How do you handle this question in your house? I’m speaking specifically about the idea of thanking your husband for things he does with the kids. It occurred to me the other day that every time I ask NewDotDad to give a bath, feed a meal, wipe a bottom, or soothe at night, I make a point to thank him afterwards. Almost simeultaneously, it occurred to me that every time I nurse a hungry baby, give a bath, make a meal, feed a meal, clean a load of clothes, keep a drawer organized, wipe a bottom, administer a medicine, comfort a boo-boo, and soothe at night, I am never thanked.
It seems like the vibe in our house right now is that when I’m doing all those things, I’m just “on the job.” Now, that’s true – I did freely sign up for this stay-at-home mom gig, and I’m happy (for the most part!) to do all those little tasks that come along with it. I understand, and I’m very appreciative, that my husband works long, hard hours which make it possible for me to stay home. Because he does work so hard at the hospital, I don’t expect him to do much here at the house. If I were working an 80+ hour week, I wouldn’t want to come home and be greeted with a “honey-do” list, so I don’t do that to NDD.
However, there is a difference in my mind between housework and childcare. Yes, taking care of an almost-11-month-old is work, but it is also the way you connect and bond and show love for him. So I don’t think it’s unreasonable for me to encourage NDD to jump in and do something for or with NewDotBaby. I do have to encourage, or ask, or outright tell him what to do, because he seems to be pretty oblivious to what needs to be done at any given moment.
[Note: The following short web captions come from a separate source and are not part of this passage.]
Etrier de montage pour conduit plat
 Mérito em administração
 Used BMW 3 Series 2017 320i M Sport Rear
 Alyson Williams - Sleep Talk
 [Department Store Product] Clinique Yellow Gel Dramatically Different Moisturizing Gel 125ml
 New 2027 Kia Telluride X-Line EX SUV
Which brings me back to my point. Does it make sense to thank someone who is as fully a parent, as fully responsible, as fully participatory, as you are for doing what needs to be done? And if it does make sense – because it expresses your gratitude for taking part of your load off, or because you are glad to see they had a fun time together, or whatnot – then does it also make sense to expect the occasional “Thanks,” yourself?
Of course, I don’t believe that I should give OR withhold my expression of thanks, based on whether or not NewDotDad says “Thank you,” to me. Like gift giving, I think that thanks should be offered without the expectation of something in return. It should come from my heart. When I truly feel thankful, appreciative, grateful, pleased – then I should communicate that. I shouldn’t start a dangerous cycle of “I’ll only say (or feel, or do) X when I know he is going to say (or feel, or do) Y.” That’s no way to live with someone you love. But can I broach the subject and ask him why he doesn’t thank me? Or would that amount to little more than fishing for a compliment – and would any ensuing thanks sound tinny and insincere?
It’s a tough question for me, and I haven’t come out on the other side with a clear answer. If any of you have settled this one – or find it so clear-cut that it was never a question at all – I’d love to hear your perspectives.